Where, the subscripts \(y+\) and \(y-\) indicate the values on the \(+\) and \(-\) sides of the \(y\) axis.

_images/tau_w_e.png — Figure 7 : Explanation of lateral shear stress and bank shear stress

Let us express the shear force along the \(x\) axis using the computational grid shown in Figure 7. For a channel other than a riverbank,

(17)\[\cfrac{\tau_w}{\rho}(i,j)=\cfrac{\nu_t(i,j)}{\Delta y} \left\{u(i,j+1)-u(i,j)\right\}\]

On the right bank, the relationship in Equation (15), gives us…

(18)\[\cfrac{\tau_w}{\rho}(i,0)=c_w u(i,1) |u(i,1)|\]

Similarly, for the left bank, we have…

(19)\[\cfrac{\tau_w}{\rho}(i,N_y)=c_w u(i,N_y) |u(i,N_y)|\]

Therefore, for a channel other than a riverbank,

(20)\[\cfrac{\partial}{\partial y}\left( \nu_t \cfrac{\partial u}{\partial y} \right) =\cfrac{1}{\Delta y}\left[\nu_t(i,j) \cfrac{u(i,j+1)-u(i,j)}{\Delta y}-\nu_t(i,j-1)\cfrac{u(i,j)-u(i,j-1)}{\Delta y} \right].\]

For the right bank,

(21)\[\cfrac{\partial}{\partial y}\left( \nu_t \cfrac{\partial u}{\partial y} \right) =\cfrac{1}{\Delta y}\left[\nu_t(i,1) \cfrac{u(i,2)-u(i,1)}{\Delta y}-c_w u(i,1)|u(i,1)|\right]\]

For the left bank,

(22)\[\cfrac{\partial}{\partial y}\left( \nu_t \cfrac{\partial u}{\partial y} \right) =\cfrac{1}{\Delta y}\left[c_w u(i,N_y)|u(i,N_y)| -\nu_t(i,N_y-1)\cfrac{u(i,N_y)-u(i,N_y-1)}{\Delta y}\right]\]

Wall friction coefficient

Assuming that the effect of bottom friction is relatively negligible near the sidewalls at some distance from the bottom,and that friction acts only from the sides, then the horizontal distribution of flow velocity in the downstream direction can be considered to follow a theoretical velocity distribution such as that of the logarithmic law in the horizontal direction.
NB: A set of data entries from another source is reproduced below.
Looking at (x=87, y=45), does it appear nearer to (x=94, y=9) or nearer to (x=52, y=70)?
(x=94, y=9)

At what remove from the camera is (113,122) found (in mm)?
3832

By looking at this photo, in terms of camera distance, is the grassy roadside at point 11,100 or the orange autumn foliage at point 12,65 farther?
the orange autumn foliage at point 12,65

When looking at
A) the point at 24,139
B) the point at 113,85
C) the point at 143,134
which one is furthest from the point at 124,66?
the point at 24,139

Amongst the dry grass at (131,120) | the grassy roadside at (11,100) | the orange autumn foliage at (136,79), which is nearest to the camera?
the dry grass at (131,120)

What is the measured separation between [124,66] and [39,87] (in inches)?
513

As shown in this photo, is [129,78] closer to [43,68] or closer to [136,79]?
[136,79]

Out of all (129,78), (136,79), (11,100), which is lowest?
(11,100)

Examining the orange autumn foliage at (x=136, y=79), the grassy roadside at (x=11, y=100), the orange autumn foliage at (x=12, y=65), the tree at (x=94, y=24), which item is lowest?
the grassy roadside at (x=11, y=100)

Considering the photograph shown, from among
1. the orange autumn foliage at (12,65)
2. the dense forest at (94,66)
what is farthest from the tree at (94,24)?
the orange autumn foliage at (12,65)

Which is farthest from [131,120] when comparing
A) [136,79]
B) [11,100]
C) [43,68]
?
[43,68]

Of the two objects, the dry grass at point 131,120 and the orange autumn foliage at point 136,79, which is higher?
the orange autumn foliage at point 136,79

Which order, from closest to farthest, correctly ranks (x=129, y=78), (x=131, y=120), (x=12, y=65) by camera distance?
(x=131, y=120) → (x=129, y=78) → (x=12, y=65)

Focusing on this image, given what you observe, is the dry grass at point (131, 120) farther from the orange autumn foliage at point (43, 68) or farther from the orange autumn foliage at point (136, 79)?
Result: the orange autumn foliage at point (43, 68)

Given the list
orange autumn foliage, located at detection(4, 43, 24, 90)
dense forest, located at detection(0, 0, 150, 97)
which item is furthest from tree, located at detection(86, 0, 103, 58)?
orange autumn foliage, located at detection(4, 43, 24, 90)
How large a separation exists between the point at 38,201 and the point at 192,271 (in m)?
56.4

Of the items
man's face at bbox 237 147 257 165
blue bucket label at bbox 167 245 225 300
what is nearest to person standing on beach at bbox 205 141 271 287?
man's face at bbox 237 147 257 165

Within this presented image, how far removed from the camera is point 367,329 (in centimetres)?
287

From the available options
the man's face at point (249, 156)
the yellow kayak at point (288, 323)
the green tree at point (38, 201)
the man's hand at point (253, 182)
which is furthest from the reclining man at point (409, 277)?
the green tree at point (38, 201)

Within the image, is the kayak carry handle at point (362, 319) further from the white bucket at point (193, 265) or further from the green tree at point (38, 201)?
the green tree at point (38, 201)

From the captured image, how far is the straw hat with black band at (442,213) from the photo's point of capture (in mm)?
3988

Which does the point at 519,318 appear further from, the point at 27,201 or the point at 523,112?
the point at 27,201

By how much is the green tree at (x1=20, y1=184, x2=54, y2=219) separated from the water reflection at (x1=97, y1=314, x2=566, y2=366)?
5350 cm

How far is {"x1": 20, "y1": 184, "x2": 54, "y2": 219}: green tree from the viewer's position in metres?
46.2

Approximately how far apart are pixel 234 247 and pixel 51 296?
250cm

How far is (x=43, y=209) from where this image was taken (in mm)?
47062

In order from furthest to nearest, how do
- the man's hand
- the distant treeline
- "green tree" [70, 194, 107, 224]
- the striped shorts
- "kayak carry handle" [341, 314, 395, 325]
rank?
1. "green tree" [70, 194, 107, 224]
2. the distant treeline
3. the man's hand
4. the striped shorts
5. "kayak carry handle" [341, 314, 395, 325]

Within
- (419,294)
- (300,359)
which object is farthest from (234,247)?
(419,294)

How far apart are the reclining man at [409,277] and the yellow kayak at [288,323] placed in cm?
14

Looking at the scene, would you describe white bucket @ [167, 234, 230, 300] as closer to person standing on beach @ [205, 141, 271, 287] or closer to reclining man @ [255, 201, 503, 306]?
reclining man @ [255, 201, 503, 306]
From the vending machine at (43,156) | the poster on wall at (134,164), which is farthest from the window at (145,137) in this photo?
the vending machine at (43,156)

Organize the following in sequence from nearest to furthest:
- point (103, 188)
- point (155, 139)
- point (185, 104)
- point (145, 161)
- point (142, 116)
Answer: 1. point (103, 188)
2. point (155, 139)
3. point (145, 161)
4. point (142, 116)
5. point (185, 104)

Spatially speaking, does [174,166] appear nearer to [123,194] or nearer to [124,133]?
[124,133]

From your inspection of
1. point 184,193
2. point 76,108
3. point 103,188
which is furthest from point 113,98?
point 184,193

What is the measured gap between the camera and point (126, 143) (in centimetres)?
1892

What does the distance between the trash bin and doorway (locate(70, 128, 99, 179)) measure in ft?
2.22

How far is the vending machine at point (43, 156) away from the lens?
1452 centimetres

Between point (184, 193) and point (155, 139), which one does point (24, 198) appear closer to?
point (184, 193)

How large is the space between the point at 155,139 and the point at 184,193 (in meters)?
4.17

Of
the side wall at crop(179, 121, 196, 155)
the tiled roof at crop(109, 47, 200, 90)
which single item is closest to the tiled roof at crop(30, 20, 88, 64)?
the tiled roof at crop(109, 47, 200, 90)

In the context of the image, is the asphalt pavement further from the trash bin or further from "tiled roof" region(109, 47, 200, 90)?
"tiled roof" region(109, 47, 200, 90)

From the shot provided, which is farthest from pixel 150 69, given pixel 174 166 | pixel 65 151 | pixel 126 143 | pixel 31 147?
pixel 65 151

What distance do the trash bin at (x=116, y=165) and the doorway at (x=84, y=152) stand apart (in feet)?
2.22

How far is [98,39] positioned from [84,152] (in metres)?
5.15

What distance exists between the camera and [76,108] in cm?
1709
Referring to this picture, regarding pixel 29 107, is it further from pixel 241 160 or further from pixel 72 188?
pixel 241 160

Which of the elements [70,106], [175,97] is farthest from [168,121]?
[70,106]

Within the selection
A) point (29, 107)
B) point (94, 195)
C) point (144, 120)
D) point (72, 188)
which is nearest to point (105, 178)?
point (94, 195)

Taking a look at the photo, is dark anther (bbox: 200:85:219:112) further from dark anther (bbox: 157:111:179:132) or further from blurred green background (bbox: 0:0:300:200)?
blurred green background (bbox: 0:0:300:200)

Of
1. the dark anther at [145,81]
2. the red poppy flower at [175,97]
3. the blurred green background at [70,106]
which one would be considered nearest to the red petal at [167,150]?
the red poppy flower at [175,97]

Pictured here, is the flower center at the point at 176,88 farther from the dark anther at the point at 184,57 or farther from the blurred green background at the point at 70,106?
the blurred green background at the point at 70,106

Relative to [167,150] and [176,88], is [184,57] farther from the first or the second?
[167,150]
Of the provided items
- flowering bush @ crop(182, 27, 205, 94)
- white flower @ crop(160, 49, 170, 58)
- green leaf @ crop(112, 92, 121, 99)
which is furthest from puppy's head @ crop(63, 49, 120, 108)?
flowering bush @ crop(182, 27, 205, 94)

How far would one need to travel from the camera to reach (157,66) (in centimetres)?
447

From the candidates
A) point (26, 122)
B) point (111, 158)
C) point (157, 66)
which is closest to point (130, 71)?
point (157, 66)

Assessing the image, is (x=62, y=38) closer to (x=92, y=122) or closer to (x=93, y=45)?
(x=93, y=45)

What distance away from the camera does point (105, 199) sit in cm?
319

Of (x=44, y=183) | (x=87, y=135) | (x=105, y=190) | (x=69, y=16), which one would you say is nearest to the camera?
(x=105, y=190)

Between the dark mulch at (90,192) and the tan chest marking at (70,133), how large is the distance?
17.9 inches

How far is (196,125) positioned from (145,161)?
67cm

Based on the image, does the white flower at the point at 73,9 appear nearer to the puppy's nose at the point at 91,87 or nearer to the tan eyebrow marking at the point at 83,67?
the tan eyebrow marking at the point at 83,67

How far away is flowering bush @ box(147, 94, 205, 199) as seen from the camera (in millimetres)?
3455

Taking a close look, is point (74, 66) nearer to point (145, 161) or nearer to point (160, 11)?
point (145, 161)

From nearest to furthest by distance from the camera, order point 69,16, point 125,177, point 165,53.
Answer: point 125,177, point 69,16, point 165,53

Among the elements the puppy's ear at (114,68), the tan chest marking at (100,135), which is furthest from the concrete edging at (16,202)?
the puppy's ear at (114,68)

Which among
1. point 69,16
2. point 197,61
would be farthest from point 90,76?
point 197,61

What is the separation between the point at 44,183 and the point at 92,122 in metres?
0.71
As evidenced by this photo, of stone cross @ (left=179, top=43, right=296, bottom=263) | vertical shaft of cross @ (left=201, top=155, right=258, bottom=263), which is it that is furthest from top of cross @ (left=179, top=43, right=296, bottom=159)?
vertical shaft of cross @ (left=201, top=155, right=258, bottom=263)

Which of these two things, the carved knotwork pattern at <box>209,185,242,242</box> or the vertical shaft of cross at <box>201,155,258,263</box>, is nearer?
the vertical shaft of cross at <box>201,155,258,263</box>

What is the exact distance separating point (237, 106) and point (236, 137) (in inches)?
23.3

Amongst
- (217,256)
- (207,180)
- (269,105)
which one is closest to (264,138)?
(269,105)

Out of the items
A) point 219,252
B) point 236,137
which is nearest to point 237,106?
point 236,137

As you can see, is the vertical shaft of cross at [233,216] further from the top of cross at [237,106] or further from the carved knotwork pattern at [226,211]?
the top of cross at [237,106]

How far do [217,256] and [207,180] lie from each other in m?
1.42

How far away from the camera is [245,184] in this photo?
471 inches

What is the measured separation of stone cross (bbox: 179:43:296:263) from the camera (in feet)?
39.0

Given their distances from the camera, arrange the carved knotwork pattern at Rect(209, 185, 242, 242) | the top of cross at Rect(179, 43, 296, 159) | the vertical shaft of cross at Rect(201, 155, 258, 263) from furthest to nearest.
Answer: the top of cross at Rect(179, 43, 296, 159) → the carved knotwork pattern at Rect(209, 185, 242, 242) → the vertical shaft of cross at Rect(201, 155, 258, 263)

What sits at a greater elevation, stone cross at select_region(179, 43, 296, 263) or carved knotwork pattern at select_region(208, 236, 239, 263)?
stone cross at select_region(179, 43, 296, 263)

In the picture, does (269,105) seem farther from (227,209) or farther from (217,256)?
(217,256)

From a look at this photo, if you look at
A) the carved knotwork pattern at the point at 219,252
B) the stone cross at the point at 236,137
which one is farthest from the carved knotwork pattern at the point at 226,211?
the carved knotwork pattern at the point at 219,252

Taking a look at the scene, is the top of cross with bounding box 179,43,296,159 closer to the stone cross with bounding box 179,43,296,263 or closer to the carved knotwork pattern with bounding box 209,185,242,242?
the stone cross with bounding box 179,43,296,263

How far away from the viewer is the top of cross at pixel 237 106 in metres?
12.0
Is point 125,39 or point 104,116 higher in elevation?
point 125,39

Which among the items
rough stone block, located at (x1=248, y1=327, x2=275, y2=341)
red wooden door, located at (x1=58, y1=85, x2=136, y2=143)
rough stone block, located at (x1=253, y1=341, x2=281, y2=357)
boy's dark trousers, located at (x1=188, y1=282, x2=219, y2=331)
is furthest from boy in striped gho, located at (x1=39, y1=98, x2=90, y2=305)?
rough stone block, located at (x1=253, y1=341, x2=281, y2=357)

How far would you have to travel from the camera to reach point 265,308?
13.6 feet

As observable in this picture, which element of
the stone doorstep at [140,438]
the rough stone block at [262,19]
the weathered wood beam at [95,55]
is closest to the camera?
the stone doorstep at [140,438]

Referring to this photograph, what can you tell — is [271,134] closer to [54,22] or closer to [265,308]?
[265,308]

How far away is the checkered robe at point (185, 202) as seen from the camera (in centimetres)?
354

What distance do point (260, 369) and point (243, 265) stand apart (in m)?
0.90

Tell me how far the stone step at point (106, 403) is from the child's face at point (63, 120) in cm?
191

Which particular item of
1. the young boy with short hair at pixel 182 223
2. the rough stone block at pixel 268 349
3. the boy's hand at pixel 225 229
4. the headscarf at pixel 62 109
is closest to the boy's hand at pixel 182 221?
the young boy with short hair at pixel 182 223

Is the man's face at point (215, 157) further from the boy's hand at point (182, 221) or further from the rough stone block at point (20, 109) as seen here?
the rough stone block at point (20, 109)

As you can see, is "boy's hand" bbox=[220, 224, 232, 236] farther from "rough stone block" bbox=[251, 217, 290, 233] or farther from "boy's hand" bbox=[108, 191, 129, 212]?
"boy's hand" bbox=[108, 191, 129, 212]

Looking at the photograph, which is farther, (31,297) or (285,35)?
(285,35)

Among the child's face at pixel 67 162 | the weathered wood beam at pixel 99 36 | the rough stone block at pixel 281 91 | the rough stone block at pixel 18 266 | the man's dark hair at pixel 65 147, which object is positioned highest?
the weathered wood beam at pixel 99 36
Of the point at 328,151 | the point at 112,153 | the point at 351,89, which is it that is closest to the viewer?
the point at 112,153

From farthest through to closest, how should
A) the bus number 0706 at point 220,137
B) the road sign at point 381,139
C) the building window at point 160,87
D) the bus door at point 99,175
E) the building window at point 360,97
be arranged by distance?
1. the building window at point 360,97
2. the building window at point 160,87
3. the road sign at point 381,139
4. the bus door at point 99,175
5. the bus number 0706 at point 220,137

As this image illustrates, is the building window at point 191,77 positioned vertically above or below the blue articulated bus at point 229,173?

Applying the logarithmic law distribution equation in the vertical direction, Equation (41), to the horizontal direction, we obtain the following equation.

(23)\[\cfrac{u}{u_{\ast w}}=\cfrac{1}{\kappa}\log \cfrac{y}{y_0}\]

Where, \(u_{\ast w}\) is the friction velocity of the wall, \(\kappa\) is Karman’s universal constant, and \(y\) is the horizontal distance. \(y_0\) is the distance from the wall to the point where the flow velocity is zero, and when the wall is rough, applying Equation (64) below gives us…

(24)\[y_0=\cfrac{k_s}{30}\]

Also, expressing \(u_{\ast w}\) with the wall shear force of Equation (15) gives us…

(25)\[u_{\ast w}|u_{\ast w}|=\cfrac{\tau_w}{\rho}=c_w u_w |u_w|.\]

In the case of \(u_{\ast w} >0\), we have…

(26)\[{u_{\ast w}}^2 = c_2 {u_w}^2 \hspace{5mm} \mbox{or} \hspace{5mm} u_{\ast w}=\sqrt{c_w} u_w.\]

Let \(u_w\) be the velocity at the calculation point closest to the sidewall, and let \(y_1\) be the distance from that point to the sidewall. Then, we have…

(27)\[\cfrac{u_w}{u_{\ast w}}= \cfrac{1}{\kappa}\ln \cfrac{y_1}{y_0} = \cfrac{1}{\sqrt{c_w}}\]

Therefore,

(28)\[c_w= \cfrac{1}{\left( \cfrac{1}{\kappa}\ln \cfrac{y_1}{y_0}\right)^2}= \cfrac{\kappa^2}{\left( \ln \cfrac{30y_1}{k_s}\right)^2}\]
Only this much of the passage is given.